Documenttekst:
++++++++++++++++++++

Samengevat kan de kan de programma-inrichting zoals hierboven beschreven als volgt schematisch worden weergegeven:
Pagina 45
Programma organisatie Het programma steunt voor zijn succes in hoge mate op het succes van het werk in de koppelzones. De programma organisatie zelf neemt verantwoordelijkheid voor de in hoofdstuk 4 beschreven activiteiten om dit werk te ondersteunen. Daarnaast is het van groot belang dat andere stakeholders hun verantwoordelijkheid nemen. In grote lijnen kan de volgende taakverdeling worden geschetst:
De rijksoverheid is verantwoordelijk voor de volgende taken: o Verantwoordelijkheid nemen voor de uitvoering van het programma Ketenherinrichting. o Zorg dragen voor betrokkenheid andere overheden. o Ketens aandragen die voor herinrichting in aanmerking komen. o Wet- en regelgeving en interne uitvoeringsregels aanpassen in overeenstemming met de resultaten, zoals die worden bereikt bij de ketenherinrichting. o Generieke E-overheidsvoorzieningen beschikbaar stellen en onderhouden waarmee de uitvoeringspraktijk kan worden gefaciliteerd. o Feitelijke benutting van generieke E-overheidsvoorzieningen binnen de overheid afdwingen.
De andere overheden belasten zich met de volgende taken: o Dragen ervaringsdeskundigheid bij inzake specifieke ketens. o Ketens aandragen die voor herinrichting in aanmerking komen. o Zoeken naar vergroting van efficiëntie in taakuitvoering. o Dragen bij aan oplossingen in concrete koppelzone’s. o Feitelijke benutting van generieke E-overheidsvoorzieningen realiseren.
Bedrijven nemen op zich om de volgende taken uit te voeren: o Dragen ervaringsdeskundigheid bij in het omgaan met regels. o Aandragen van ketens die voor herinrichting in aanmerking komen. o Suggereren vernieuwde vormen van omgang vanuit mogelijkheden voor verbetering van eigen bottom-line. o Dragen bij aan oplossingen in koppelzone’s. o Feitelijke benutting van E-overheids- en andere relevante ICT-voorzieningen te realiseren.
Het bedrijfsleven dat is vertegenwoordigd in de taskforce of opvolger daarvan is bereid om: o Verantwoordelijkheid te nemen voor de uitvoering van het programma Ketenherinrichting. o Voorwaarden vanuit bedrijfsleven naar overheid te formuleren. o Zorg te dragen voor communicatie van doelstellingen naar achterban. o Investeringsbereidheid bij bedrijven te ondersteunen. o Zorg te dragen dat bedrijven gebruik maken van nieuwe mogelijkheden.

++++++++++++++++++++

Datasetfragmenten:
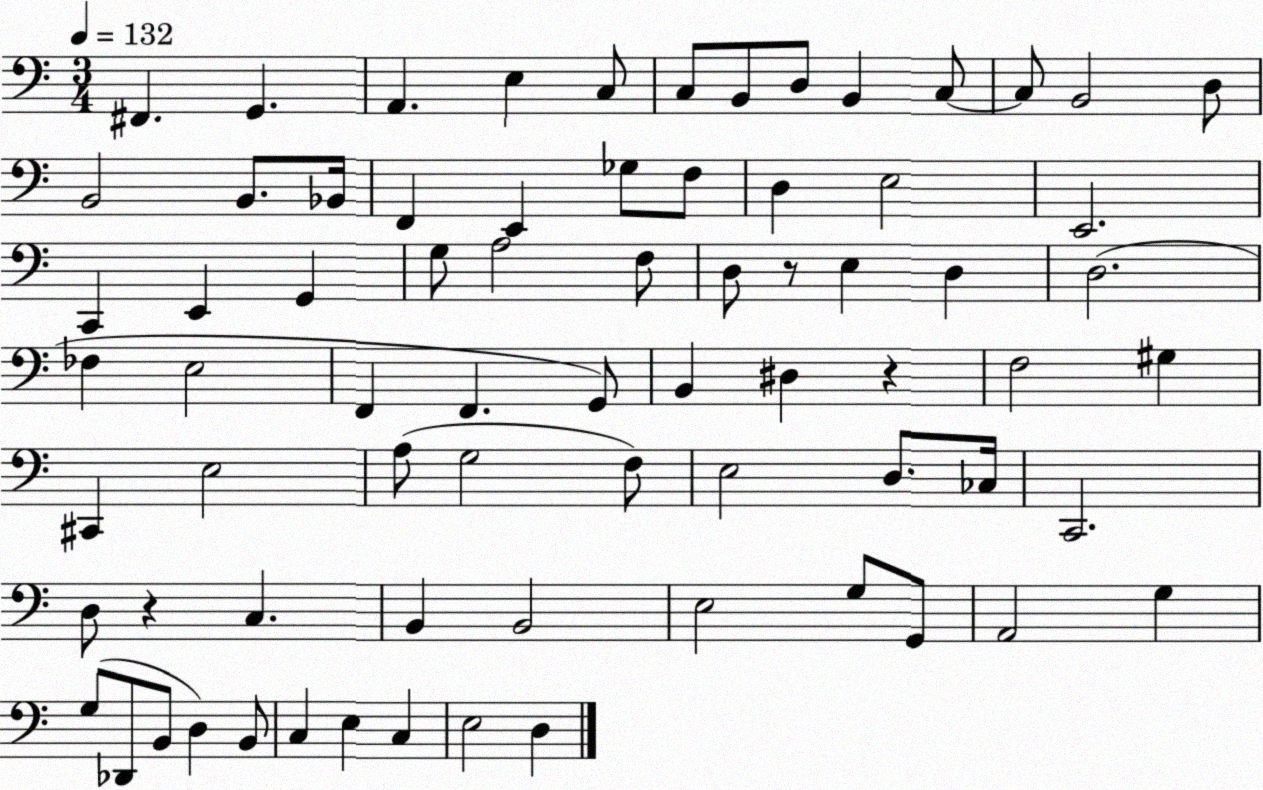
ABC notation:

X:1
T:Untitled
M:3/4
L:1/4
K:C
^F,, G,, A,, E, C,/2 C,/2 B,,/2 D,/2 B,, C,/2 C,/2 B,,2 D,/2 B,,2 B,,/2 _B,,/4 F,, E,, _G,/2 F,/2 D, E,2 E,,2 C,, E,, G,, G,/2 A,2 F,/2 D,/2 z/2 E, D, D,2 _F, E,2 F,, F,, G,,/2 B,, ^D, z F,2 ^G, ^C,, E,2 A,/2 G,2 F,/2 E,2 D,/2 _C,/4 C,,2 D,/2 z C, B,, B,,2 E,2 G,/2 G,,/2 A,,2 G, G,/2 _D,,/2 B,,/2 D, B,,/2 C, E, C, E,2 D,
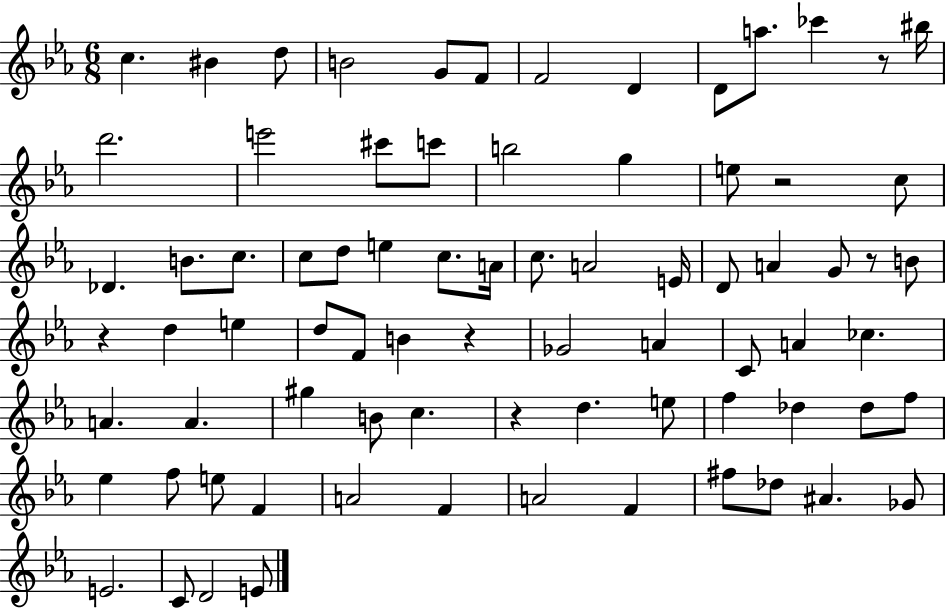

++++++++++++++++++++

Te doen:
Welke taak heeft de rijksoverheid volgens de documenttekst over de programma-organisatie op het gebied van wet- en regelgeving? Baseer je uitsluitend op de documenttekst.

Antwoord:
Wet- en regelgeving en interne uitvoeringsregels aanpassen in overeenstemming met de resultaten die bij de ketenherinrichting worden bereikt.